_TO DO_:
#1 Answer these from the text on India-China relations:
(a) At which conference was Jaishankar speaking?
(b) In what year, according to Jaishankar, was the last loss of life on the border before 2020?
(c) What does he say India has yet to receive?
#2 Write the next few sentences of the text on India-China relations, picking up after its final sentence.

_SUPPLIED TEXT_:
_ _ _ _

Speaking at the 13th All Indian Conference of China Studies, Jaishankar said the clash between the Indian Army and the People’s Liberation Army (PLA) in Ladakh last year at the Galwan Valley in Eastern Ladakh along the Line of Actual Control (LAC) has ‘profoundly’ disturbed India-China relations.

“The India-China relationship today is truly at the cross-roads, choices that are made will have profound repercussions not just for the two nations but for the entire world,” he said.

“For all the differences and disagreements we may have had on the boundary, the central fact was that border areas still remained fundamentally peaceful. The last loss of life before 2020 was as far back in 1971 that is why the events in eastern Ladakh last year have so profoundly disturbed the relationship,” he added.

“They not only signalled a disregard for commitment about minimising troop levels but also showed a willingness to breach peace and tranquillity… We are yet to receive a credible explanation for the change in China’s stance or reason for the massing of troops,” he said.

With regard to where relations between New Delhi and Beijing stand, the External Affairs Minister said he does not have a definite answer to offer at “this moment”.

_ _ _ _

_DATA SECTION_:
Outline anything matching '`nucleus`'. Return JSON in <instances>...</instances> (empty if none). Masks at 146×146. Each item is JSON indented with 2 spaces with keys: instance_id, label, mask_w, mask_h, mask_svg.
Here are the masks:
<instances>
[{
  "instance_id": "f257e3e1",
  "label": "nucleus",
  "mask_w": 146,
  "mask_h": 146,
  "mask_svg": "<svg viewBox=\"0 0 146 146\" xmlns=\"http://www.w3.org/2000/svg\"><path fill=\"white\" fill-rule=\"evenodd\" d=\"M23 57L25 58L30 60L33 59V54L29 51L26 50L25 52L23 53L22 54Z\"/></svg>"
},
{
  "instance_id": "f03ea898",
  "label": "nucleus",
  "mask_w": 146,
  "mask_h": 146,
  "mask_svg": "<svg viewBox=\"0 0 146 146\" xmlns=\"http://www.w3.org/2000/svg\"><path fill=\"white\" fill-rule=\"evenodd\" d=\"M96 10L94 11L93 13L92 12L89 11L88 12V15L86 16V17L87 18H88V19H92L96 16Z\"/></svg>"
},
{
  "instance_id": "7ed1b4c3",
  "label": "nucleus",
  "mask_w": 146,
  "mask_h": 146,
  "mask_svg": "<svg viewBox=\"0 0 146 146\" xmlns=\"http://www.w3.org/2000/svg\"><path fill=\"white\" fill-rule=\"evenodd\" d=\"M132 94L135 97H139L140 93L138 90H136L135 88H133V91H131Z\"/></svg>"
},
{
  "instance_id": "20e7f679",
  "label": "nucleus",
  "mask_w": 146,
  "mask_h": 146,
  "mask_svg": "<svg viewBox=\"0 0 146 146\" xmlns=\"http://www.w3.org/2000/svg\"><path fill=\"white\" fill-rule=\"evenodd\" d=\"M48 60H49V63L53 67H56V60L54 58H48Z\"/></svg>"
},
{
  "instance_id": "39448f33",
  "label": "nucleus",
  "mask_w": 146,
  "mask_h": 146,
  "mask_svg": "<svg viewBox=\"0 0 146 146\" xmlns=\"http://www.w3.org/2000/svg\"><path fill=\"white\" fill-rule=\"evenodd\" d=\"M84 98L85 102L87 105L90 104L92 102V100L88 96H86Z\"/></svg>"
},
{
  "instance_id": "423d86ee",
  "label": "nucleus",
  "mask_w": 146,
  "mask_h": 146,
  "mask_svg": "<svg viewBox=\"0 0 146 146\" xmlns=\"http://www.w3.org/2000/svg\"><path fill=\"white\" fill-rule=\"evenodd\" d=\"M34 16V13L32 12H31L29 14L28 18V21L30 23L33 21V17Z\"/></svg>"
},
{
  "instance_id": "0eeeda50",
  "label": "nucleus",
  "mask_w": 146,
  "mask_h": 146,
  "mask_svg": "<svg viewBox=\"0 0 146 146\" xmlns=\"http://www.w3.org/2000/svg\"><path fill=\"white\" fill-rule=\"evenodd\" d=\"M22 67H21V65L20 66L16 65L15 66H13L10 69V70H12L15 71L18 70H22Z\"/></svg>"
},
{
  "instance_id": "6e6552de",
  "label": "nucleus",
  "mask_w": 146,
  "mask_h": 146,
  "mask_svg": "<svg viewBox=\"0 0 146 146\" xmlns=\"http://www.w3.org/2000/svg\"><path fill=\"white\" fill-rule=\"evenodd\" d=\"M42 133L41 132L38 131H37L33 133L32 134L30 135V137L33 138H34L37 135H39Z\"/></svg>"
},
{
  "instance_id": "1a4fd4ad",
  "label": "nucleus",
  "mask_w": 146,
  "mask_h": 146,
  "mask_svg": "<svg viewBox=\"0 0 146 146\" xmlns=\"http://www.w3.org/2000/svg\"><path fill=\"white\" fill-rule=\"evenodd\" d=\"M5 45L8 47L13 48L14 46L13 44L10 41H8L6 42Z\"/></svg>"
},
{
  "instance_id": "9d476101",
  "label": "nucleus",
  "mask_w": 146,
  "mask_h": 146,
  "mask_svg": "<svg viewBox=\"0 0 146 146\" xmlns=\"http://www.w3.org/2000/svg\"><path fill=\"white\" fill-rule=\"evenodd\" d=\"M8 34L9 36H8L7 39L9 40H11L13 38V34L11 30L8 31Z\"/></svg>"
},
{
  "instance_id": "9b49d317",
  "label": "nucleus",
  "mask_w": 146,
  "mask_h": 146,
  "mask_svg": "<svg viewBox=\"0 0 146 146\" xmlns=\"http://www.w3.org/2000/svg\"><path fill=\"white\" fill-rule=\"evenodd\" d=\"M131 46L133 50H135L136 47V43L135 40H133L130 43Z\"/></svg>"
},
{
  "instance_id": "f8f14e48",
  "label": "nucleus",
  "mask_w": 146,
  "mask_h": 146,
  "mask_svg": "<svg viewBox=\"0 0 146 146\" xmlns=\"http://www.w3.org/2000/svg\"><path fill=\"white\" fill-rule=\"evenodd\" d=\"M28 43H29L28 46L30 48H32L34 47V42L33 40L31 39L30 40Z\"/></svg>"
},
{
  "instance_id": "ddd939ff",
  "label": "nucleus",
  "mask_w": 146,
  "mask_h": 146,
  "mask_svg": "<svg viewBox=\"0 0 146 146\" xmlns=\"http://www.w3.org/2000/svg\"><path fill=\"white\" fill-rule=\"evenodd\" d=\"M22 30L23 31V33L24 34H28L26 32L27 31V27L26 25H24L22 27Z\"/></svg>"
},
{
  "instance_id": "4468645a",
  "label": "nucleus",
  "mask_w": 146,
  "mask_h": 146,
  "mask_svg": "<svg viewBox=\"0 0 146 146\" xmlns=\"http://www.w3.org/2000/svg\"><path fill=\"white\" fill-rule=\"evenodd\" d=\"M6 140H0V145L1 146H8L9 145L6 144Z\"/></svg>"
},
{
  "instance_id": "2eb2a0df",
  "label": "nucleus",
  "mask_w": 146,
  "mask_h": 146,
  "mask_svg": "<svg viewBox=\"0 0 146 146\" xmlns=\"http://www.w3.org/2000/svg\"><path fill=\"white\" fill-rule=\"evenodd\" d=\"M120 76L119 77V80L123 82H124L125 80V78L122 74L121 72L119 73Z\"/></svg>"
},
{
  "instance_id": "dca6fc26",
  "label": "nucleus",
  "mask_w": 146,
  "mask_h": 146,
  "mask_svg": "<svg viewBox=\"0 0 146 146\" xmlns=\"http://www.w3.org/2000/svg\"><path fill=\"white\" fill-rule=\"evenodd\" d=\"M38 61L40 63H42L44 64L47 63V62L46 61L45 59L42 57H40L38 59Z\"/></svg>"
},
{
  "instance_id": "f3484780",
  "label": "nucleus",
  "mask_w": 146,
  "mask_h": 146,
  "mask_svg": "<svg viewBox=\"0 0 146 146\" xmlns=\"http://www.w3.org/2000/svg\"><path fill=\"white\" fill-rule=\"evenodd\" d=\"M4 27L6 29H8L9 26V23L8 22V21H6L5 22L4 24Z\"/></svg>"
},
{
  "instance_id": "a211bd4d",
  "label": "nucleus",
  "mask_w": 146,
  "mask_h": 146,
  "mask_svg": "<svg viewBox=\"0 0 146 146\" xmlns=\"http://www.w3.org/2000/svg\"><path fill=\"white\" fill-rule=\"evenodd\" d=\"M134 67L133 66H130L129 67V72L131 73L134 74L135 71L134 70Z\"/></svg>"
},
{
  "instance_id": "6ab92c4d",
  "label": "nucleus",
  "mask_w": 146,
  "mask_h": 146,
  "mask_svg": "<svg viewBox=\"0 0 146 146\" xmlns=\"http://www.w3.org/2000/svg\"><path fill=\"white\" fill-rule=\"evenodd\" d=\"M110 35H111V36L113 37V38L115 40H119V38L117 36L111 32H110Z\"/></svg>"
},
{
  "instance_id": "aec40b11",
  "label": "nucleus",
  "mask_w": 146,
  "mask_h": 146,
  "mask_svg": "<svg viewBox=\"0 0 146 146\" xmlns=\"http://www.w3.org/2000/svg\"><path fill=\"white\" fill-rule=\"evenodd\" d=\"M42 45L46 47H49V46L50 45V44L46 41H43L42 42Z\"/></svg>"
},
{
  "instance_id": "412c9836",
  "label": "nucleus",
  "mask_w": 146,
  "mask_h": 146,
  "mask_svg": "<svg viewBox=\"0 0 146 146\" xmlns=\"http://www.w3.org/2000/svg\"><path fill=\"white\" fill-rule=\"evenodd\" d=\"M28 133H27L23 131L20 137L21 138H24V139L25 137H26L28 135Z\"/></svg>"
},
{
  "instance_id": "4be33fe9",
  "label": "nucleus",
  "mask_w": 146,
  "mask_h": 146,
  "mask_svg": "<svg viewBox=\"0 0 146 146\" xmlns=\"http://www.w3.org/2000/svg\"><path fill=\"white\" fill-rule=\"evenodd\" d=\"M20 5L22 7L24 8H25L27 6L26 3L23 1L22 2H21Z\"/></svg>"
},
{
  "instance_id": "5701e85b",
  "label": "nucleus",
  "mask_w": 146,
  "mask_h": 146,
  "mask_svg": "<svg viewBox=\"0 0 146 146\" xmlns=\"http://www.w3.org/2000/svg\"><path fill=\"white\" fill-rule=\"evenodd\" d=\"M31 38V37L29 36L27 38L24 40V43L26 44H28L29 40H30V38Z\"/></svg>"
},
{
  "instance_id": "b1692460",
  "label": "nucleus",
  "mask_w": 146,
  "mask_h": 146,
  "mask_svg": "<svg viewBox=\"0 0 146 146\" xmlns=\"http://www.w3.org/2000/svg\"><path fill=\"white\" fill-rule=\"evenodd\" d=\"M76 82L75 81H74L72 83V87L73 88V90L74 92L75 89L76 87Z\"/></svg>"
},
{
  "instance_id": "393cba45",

_ _ _ _

_ANSWERS TO THE EXERCISES_:
#1
(a) The 13th All Indian Conference of China Studies.
(b) 1971.
(c) A credible explanation for the change in China's stance or reason for the massing of troops.

#2
“Whether it is our immediate concern or more distant prospects, the fact is that the development of our ties can only be based on mutuality. The three mutuals — mutual respect, mutual sensitivity and mutual interests — are its determining factors,” Jaishankar said further.

He pointed out that any expectation that they (the three mutuals) can be brushed aside and “life can carry on undisturbed” despite the situation at the LAC border is simply unrealistic.

While discussions regarding disengagement in LAC are underway, Jaishankar said for ties to be “steady and progress”, “policies must take into account the learnings of the last three decades.”

“Experiences of the past have taught us the importance of stabilising our relationship (with China) even while adjusting to changes. From that, we can seek proper guidance that will be to the benefit of both nations,” the external affairs minister stated.